* Records contained in a dataset:

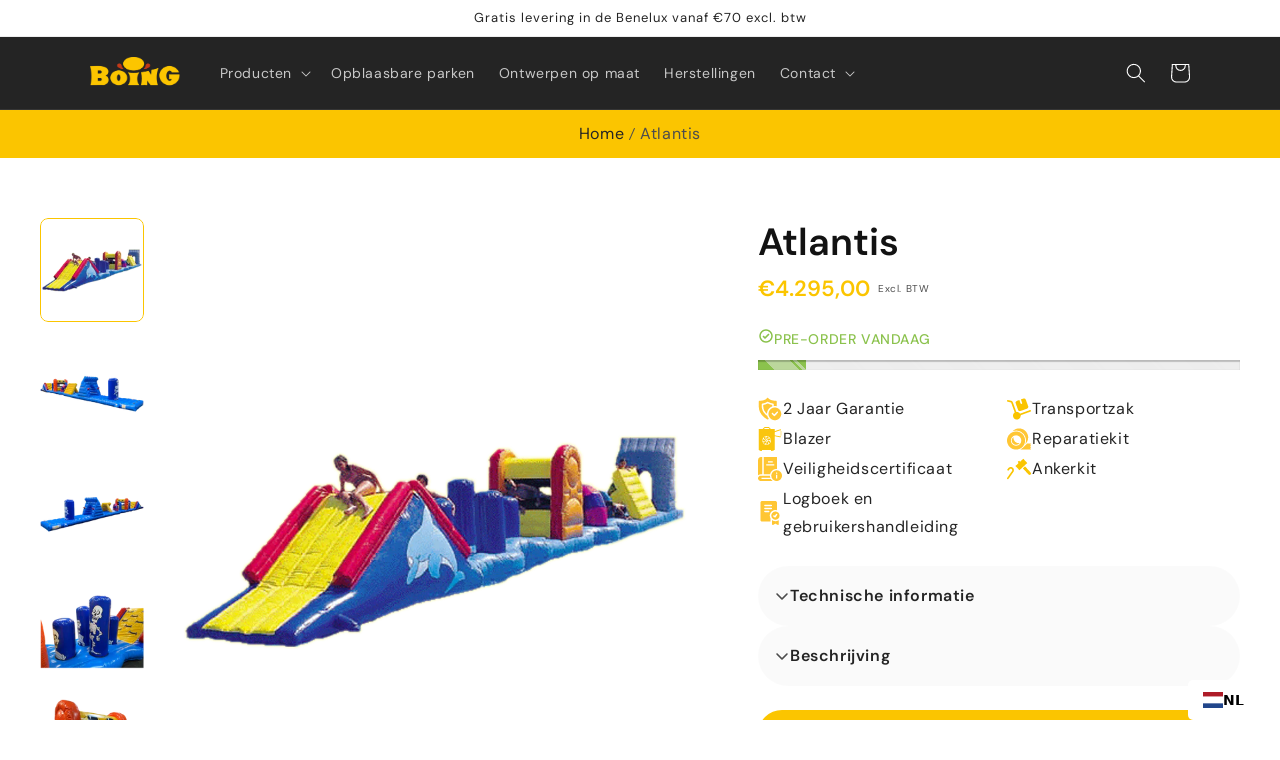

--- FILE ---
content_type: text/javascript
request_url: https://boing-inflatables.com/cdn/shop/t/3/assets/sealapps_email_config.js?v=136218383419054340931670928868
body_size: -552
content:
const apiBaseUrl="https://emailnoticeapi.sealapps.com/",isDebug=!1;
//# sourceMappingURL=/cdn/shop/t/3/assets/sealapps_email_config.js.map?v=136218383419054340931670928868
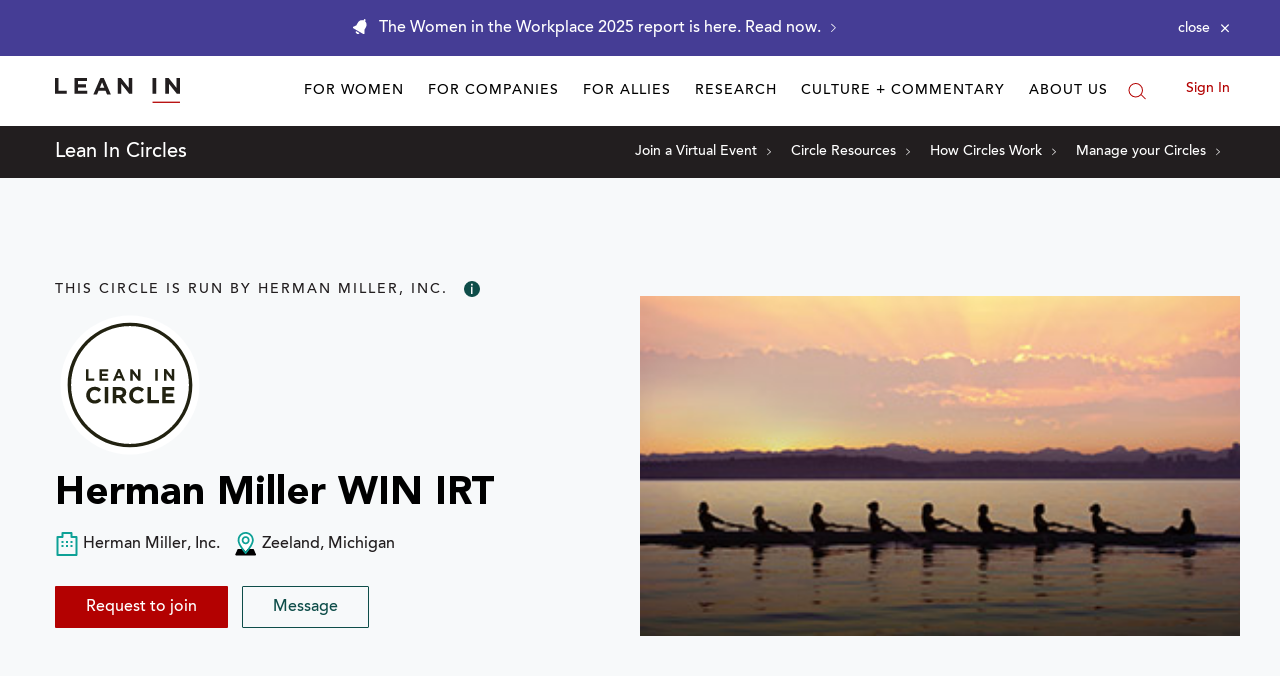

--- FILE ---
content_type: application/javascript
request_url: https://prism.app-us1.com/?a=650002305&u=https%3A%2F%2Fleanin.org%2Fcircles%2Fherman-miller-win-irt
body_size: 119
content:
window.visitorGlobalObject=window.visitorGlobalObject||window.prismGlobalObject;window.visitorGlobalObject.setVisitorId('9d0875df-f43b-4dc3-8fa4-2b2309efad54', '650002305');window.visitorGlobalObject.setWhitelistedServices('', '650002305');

* Task to carry out: Please work out how many lines in the data include "assets"; write that number only.

* Task result: 2